Early risers catch the dawn service
Pilbara residents set their alarms a little earlier on Monday to attend one of the many dawn services held across the region for Anzac Day. In Karratha, the move to the country club was widely lauded by organisers and attendees.
As a lone bagpiper played across the mudflats of Nickol Bay, thousands of residents gathered to reflect at the Karratha Country Club and throughout the region to commemorate the Anzac legend.
In Exmouth, more than 500 people attended the dawn service, and further up the coast, Onslow’s rising sun memorial presented as a haunting silhouette in the morning sun.
Shire of Ashburton president Kerry White said the Anzac spirit was fundamental to our sense of national pride and this was evident from the numbers who gathered to pay their respects at memorial events.
“It is always moving to see the community come together to honour those who have made such huge personal sacrifice,” she said.
Karratha and Districts RSL sub branch president Julie Pope said members of the public had outdone themselves in paying their respects once again.
“I was absolutely stoked with how it went — it was everything I thought it would be and a bit more,” she said.
“If you went out there now you’d probably find someone who has an uncle or a cousin serving in Iraq or Afghanistan.
“That really brings the (Anzac Day) message home.”
In Roebourne, the only City of Karratha town old enough to have former residents serve in the world wars, several hundred people gathered for a dawn service around the main street cenotaph.
For what is believed to be the first time in Australian history, the Anzac code was read out in three languages: Ngarluma, Yindjibarndi and English.
Roebourne Anzac committee member Fiona White-Hartig said having a separate service in Roebourne mattered because of the area’s war experience.
“Especially Roebourne with being in our 150th year, the oldest town, it’s so important,” she said.

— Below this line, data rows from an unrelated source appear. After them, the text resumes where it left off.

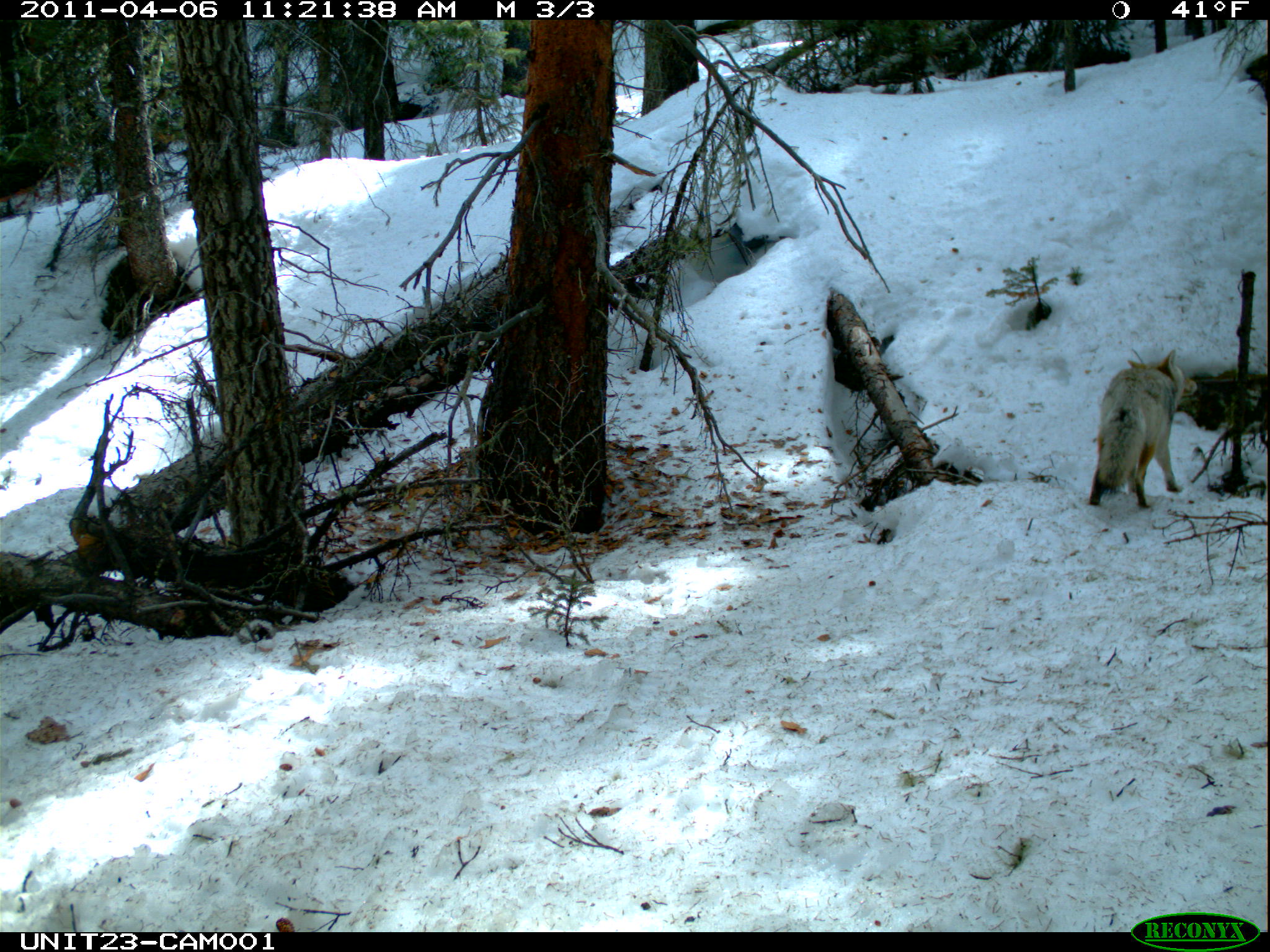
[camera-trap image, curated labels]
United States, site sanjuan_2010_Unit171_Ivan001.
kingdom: Animalia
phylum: Chordata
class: Mammalia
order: Carnivora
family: Canidae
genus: Canis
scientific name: Canis latrans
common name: coyote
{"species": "Canis latrans (coyote)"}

“The only people who fought for Australia from this area all came off the stations and everything from around here.”
Special Air Service Regiment Warrant Officer Class 2 Erik Pavlik flew up from Perth to lead the ceremony, as he did last year.
As usual, mining and resources sites stopped to reflect as well, standing in solidarity among the towering infrastructure which drives our nation today.
A wreath from the Wheatstone Project was laid at the Onslow Anzac Memorial by Chevron OSBL construction engineer and army veteran Dave Wynne. “It is a great honour to attend the Onslow service and lay the wreath on behalf of the project,” he said.
“Apart from the service at the construction village attended by construction personnel, another 220 or so representing the various contractors on site attended the Onslow dawn service and the gunfire breakfast hosted by the town.
“It was a great opportunity to catch up with fellow veterans and meet the locals who do such a great job in organising this very special day.” Freo Group spokesman Graham Te Nahu spoke of the courage and mateship enshrined in the Anzac spirit.
Rio Tinto Tom Price and Marandoo Operations general manager Anna Wiley said it was great to see so many young people take part in the services.
The dawn service at Wheatstone village.
Chevron's Shawn Heiderich, Pilbara Regiment Major Peter Southern and David Wynne from the Wheatstone Project.
The Pilbara Regiment and Roebourne police led the Roebourne Anzac Day ceremony.
The bagpipes were well-received at the dawn service in Karratha.